Ce faisant, et en décidant de rester activement saisi de la question, le Conseil de sécurité, en sa qualité de plus haute instance politique représentant la communauté internationale, s'est fixé un rôle incontournable. La résolution 2166 (2014) a reconnu l'autorité du Conseil en la matière et affirmé qu'il lui incombait de suivre cette logique jusqu'au bout, c'est-à-dire de s'assurer que les États respectent l'exigence de voir les auteurs de tels faits répondre de leurs actes.
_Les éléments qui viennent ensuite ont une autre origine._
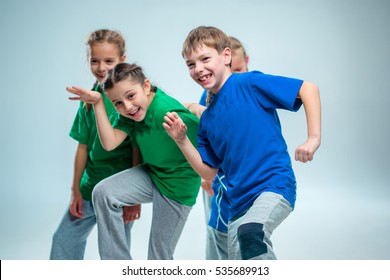 The kids dance school, ballet, hiphop, street, funky and modern dancers. Sublings day.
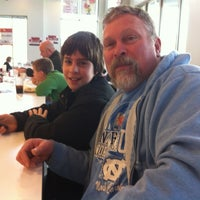 Photo taken at Merry Ann's Diner by Mark S. on 2/19/2012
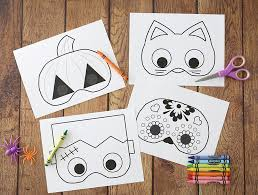 More seasons and celebrations coloring pages. Halloween Masks To Print And Color It S Always Autumn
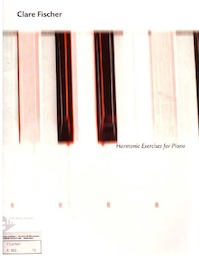 Harmonic exercises for piano - Clare Fischer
Agissant au nom de l'équipe d'enquête mixte, la Malaisie a soumis au Conseil de sécurité une proposition en bonne et due forme appelant à mettre en place un tribunal pénal international, qui serait créé en vertu du Chapitre VII de la Charte des Nations Unies, de façon à garantir que l'exigence juridiquement contraignante formulée par le Conseil en matière de responsabilités soit soutenue par un mécanisme d'enquête et de poursuites tout aussi contraignant au niveau international. Nous demandons au Conseil de sécurité d'examiner favorablement cette proposition. Une lettre adressée par les Représentants permanents de l'Australie, de la Belgique, de la Malaisie, des Pays-Bas et de l'Ukraine, dans laquelle il est demandé au Conseil de mettre en place un tribunal ad hoc, a été envoyée le 10 juillet 2015.
Dans l'intervalle, nous nous félicitons des multiples initiatives déployées par le Conseil de sécurité pour appeler tous les États et les autres acteurs de la région à continuer d'apporter leur concours aux enquêtes internationales, conformément à la résolution 2166 (2014).
Qu'il me soit permis de conclure en vous assurant que les Pays-Bas mettent toute leur énergie en œuvre pour s'acquitter des tâches qui leur incombent en ce qui concerne la coordination des efforts internationaux de récupération et de rapatriement, l'enquête technique indépendante et la procédure d'établissement des responsabilités pénales. Dans le cadre de cette mission, les Pays-Bas ne manqueront pas de tenir le Conseil informé de la situation.
Je vous serais obligé de bien vouloir faire distribuer le texte de la présente lettre a comme document du Conseil de sécurité.